#### The input:
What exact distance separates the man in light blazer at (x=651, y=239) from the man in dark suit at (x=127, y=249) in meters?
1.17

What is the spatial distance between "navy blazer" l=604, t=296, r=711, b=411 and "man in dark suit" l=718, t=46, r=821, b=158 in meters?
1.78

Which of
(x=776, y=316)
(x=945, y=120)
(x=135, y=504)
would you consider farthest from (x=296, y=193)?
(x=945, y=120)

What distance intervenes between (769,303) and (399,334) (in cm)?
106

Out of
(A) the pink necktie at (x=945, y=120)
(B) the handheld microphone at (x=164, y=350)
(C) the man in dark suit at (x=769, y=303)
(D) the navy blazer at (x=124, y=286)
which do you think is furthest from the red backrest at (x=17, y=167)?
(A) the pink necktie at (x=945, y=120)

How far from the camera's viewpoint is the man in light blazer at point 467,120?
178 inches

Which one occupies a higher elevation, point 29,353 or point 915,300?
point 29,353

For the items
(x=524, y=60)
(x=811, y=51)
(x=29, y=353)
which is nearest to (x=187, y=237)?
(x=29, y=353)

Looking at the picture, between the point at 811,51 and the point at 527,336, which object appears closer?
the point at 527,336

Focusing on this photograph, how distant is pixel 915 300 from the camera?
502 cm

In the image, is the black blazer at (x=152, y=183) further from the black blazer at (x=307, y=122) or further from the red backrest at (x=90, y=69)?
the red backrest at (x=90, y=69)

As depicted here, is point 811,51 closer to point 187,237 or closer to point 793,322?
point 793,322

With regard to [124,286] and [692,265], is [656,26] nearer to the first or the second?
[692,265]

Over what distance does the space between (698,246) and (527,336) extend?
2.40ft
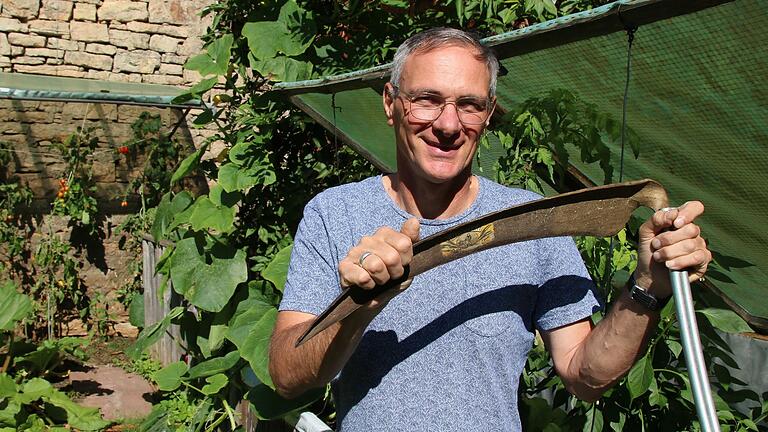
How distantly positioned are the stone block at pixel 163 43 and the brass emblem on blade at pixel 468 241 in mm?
6937

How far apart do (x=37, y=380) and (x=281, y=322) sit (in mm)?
3949

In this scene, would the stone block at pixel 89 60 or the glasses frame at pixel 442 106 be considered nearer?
the glasses frame at pixel 442 106

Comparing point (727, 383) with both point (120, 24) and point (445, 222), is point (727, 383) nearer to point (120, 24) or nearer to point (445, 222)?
point (445, 222)

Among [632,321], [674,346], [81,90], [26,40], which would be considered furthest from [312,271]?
[26,40]

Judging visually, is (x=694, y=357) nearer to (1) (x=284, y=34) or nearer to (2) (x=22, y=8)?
(1) (x=284, y=34)

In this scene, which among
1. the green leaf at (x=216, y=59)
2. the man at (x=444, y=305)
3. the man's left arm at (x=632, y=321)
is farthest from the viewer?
the green leaf at (x=216, y=59)

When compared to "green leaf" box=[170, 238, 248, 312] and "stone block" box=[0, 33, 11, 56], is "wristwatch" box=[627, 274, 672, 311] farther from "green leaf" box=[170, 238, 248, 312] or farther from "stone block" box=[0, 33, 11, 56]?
"stone block" box=[0, 33, 11, 56]

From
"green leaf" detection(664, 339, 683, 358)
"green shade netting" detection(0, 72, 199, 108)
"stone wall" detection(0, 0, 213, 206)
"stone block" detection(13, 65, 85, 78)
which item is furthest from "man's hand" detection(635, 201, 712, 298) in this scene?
"stone block" detection(13, 65, 85, 78)

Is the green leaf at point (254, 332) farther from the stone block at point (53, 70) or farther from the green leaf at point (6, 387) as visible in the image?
the stone block at point (53, 70)

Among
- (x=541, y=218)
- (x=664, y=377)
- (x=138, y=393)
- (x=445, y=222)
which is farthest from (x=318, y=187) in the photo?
(x=138, y=393)

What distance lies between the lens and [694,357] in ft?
3.85

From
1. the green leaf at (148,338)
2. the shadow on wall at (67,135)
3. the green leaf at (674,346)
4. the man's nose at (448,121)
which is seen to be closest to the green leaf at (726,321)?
the green leaf at (674,346)

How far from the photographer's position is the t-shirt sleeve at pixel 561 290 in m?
1.61

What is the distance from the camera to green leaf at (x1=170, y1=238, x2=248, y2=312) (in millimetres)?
3453
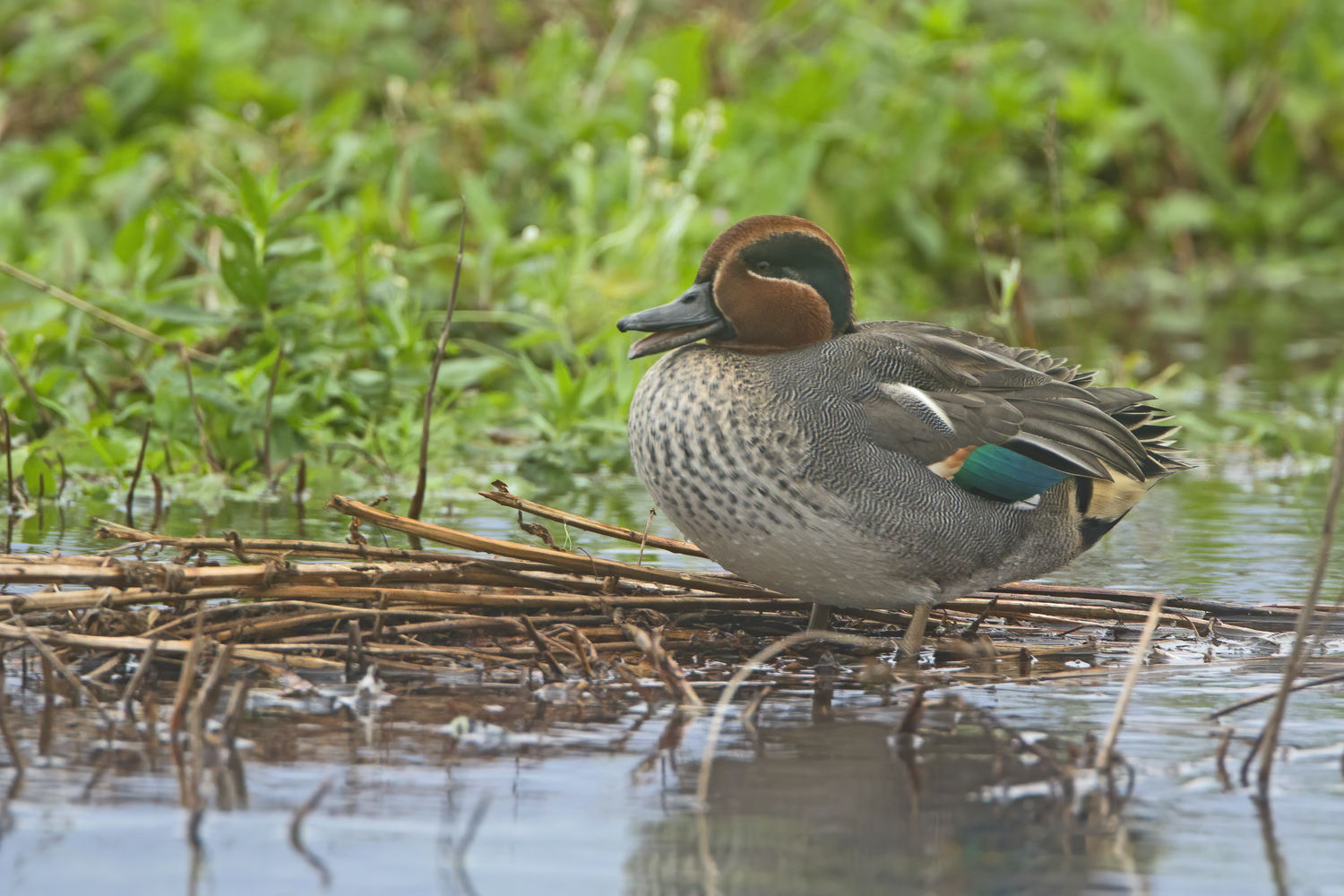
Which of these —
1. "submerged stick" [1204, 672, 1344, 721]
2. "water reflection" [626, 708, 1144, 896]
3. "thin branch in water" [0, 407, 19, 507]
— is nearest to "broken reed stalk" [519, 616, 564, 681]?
"water reflection" [626, 708, 1144, 896]

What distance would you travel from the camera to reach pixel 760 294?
393cm

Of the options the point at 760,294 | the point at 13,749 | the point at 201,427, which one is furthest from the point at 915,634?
the point at 201,427

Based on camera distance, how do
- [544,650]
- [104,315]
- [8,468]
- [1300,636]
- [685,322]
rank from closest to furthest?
[1300,636] → [544,650] → [685,322] → [8,468] → [104,315]

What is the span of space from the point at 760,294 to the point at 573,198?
5.21 m

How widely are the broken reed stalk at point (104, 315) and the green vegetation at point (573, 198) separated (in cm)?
6

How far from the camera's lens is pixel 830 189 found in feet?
32.4

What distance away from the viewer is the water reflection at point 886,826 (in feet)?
8.51

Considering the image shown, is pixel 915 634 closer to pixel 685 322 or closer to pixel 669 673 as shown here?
pixel 669 673

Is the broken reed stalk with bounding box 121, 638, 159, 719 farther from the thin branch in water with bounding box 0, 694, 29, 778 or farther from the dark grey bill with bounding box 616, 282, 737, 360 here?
the dark grey bill with bounding box 616, 282, 737, 360

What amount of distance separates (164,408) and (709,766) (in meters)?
3.26

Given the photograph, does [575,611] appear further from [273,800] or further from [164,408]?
[164,408]

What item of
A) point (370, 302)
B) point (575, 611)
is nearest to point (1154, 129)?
point (370, 302)

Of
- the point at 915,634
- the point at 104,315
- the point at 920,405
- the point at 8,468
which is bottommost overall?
the point at 915,634

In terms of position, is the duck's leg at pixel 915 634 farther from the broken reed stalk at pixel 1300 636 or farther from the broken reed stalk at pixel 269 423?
the broken reed stalk at pixel 269 423
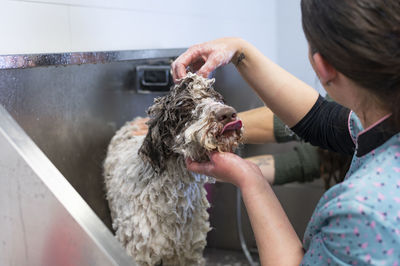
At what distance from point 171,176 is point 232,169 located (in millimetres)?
333

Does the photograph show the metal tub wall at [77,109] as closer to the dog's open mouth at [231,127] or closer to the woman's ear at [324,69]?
the dog's open mouth at [231,127]

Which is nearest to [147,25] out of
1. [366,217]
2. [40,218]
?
[40,218]

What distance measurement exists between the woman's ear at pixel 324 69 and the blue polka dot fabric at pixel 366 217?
0.13 metres

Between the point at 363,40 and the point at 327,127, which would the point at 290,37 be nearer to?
the point at 327,127

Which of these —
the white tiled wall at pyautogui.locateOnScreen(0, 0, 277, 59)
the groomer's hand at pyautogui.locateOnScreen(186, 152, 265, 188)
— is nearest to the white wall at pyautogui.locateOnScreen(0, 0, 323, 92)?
the white tiled wall at pyautogui.locateOnScreen(0, 0, 277, 59)

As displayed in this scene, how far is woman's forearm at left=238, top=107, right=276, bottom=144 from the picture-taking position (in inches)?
60.4

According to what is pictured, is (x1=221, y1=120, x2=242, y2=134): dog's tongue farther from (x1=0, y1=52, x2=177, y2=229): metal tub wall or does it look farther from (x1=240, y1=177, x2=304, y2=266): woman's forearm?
(x1=0, y1=52, x2=177, y2=229): metal tub wall

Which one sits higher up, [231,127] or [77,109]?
[231,127]

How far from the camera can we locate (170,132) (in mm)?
1037

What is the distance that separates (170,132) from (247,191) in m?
0.33

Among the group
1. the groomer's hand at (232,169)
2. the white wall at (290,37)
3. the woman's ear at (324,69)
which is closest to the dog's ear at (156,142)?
the groomer's hand at (232,169)

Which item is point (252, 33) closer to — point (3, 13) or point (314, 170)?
point (314, 170)

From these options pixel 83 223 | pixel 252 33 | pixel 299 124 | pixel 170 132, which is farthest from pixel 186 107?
pixel 252 33

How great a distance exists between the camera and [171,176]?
3.67 feet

#### Task description:
Begin with the line that contains "How far from the camera can" and end with the last line of the records; set down every line in that span exactly, and nothing else.

#### Answer to this exercise:
How far from the camera can we locate (170,132) (in mm)?
1037

What is the distance that separates (170,132) from (247,191) in m?
0.33

Among the group
1. the groomer's hand at (232,169)
2. the white wall at (290,37)
3. the woman's ear at (324,69)
which is closest to the dog's ear at (156,142)?
the groomer's hand at (232,169)

Which item is point (252, 33) closer to — point (3, 13) or point (314, 170)?
point (314, 170)

From these options pixel 83 223 | pixel 252 33 | pixel 299 124 | pixel 170 132, which is farthest from pixel 186 107?
pixel 252 33

How great a distance exists between the camera and [171,176]?
3.67 feet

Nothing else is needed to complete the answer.